## 課題
サウジアラビアによる非正規移住労働者の拘束と送還についての文章を、最後の文の後から書き進めること。

サウジアラビアは2015年3月下旬にイエメン国民の送還を停止した。サウジアラビア軍が関与するイエメン紛争が激化したためだ。4月、サウジアラビア政府は4月9日以前からサウジに非正規滞在するイエメン国民全員に対し、同国内での合法的な労働と居住を認める、期間6ヶ月の更新可能なビザの申請を認めると発表した。それ以外の国の国民の送還については従来通りだ。サウジアラビアは、対象者の権利が尊重される送還ができるようになるまで、イエメン国民の送還再開と、その他の国の国民の送還を停止すべきだと、ヒューマン・ライツ・ウォッチは述べた。

ヒューマン・ライツ・ウォッチが聞き取りを行った労働者のうち、送還決定への異議申立を行ったり、難民申請が認められたりした人はまったくいなかった。サウジアラビアには、移住労働者本人の生命や自由が脅かされうる場所への強制送還を防ぐ難民制度が設けられていない。

2013年11月4日、イスラーム暦の新年に、サウジ警察と労働当局は非正規移民労働者の住居特定から拘束、送還までを行う全国作戦に着手した。本作戦は、同年4月の労働法改正に続くものだった。この改正により、警察と労働当局が非正規労働者に対し、指定された雇用主の元で働いていない人すべてを拘束、送還するなどの労働法の規定を実施することが可能になった。

一連の摘発作戦では、居住場所や職場での家宅捜索、チェックポイントでの身分証検査などが行われている。これにより最初の2日間だけで労働者2万人が拘束された。それ以降も数は増えている。2014年4月、内務省当局者は過去6ヶ月間で非正規滞在外国人42万7千人を送還したと認めた。2014年12月14日、サウジアラビアの国内紙「アラブ・ニュース」は、当局が全国で移住労働者10万8,345人を拘束し、そのうち9万450人をこの40日間で送還したと報じた。

サウジアラビア当局は2015年第1四半期に非正規労働者の拘束と送還を改めて行うと発表した。そして3月23日には、過去5ヶ月で30万人を送還したことを明らかにした。1日平均約2千人が送還された計算だ。

## 提供データ
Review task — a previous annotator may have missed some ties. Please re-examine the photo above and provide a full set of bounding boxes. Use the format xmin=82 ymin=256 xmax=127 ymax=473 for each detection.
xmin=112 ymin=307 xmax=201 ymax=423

## 解答
ヒューマン・ライツ・ウォッチがイエメン北部とモガディシオで話を聞いた、サウジアラビアから送還された移住労働者の多くは、イエメン国境からサウジアラビアに入国したと述べた。しかしサウジアラビアの搾取的な雇用環境から逃れ、別の仕事を探して非正規化した人もいた。サウジアラビアのカファーラ制では、雇用主の同意がない転職や出国はほぼ認められない。このため労働者は搾取と人権侵害の被害に遭いやすくなっている。

聞き取りに応じた移住労働者は、サウジアラビアでの収容と送還の過程で受けた深刻な人権侵害を詳しく述べた。治安部隊や一般市民からの攻撃、不適切な収容環境、収容中の身体などへの虐待行為ほかが起きている。

一連の取締りにより、都市部の非正規労働者集住地区は一気に空気が不穏になった。とくに2013年11月には、サウジアラビア警察と民間人による移住労働者への襲撃が起きた。リヤド南部のマンフーハ地区一帯で11月9日夕方に起きた暴力事件が最も陰惨だった。住民の多くはエチオピア人だ。住民はヒューマン・ライツ・ウォッチに対し、エチオピア人労働者が少なくとも3人殺されたと述べた。

移住労働者たちによれば、収容中は食べ物が不十分で衛生状態も悪かった。また看守に殴られたと話す人もいた。「取締りが始まったとき、私はジッダで日雇いの仕事をしていました」と、送還されたイエメン人労働者は話す。「送還作戦のことが怖くなり、帰国を希望して出頭しました。ブライマン刑務所に15日間収容されました。時々食事が出ましたが、ごくわずかだったため、取り合いになりました。医療はありません。ベルトで殴られることもありました。」

2013年11月にサウジアラビア南西部の街ジザンで不法就労中に警察に逮捕、送還されたあるイエメン人は、収容所で一晩過ごした後、サウジアラビア当局にバスでアル・トゥワルの国境検問所からイエメン側に送還されたと述べた。「収容環境は劣悪でした」と、この男性は話す。「トイレは汚く、敷居がないので、他人が用を足しているところが丸見えでした。携帯からバッテリーとSIMカードが抜き取られました。渡すのを拒否すると看守にケーブルでぶたれました。」

サウジアラビアは大量強制送還を直ちに停止すべきだ。また今後の送還については、対象となる人物の事情を個別に評価した上で、国際的な保護ニーズも踏まえるようにすべきだと、ヒューマン・ライツ・ウォッチは述べた。更に、労働法を改正し、労働者数千人が非正規化される事態を防ぐべきであり、また人権侵害に遭った場合には職場を交代できるようにすることが最も重要だ。また同国は、出国時に雇用主の許可を必要とする出国ビザ要件も廃止すべきだ。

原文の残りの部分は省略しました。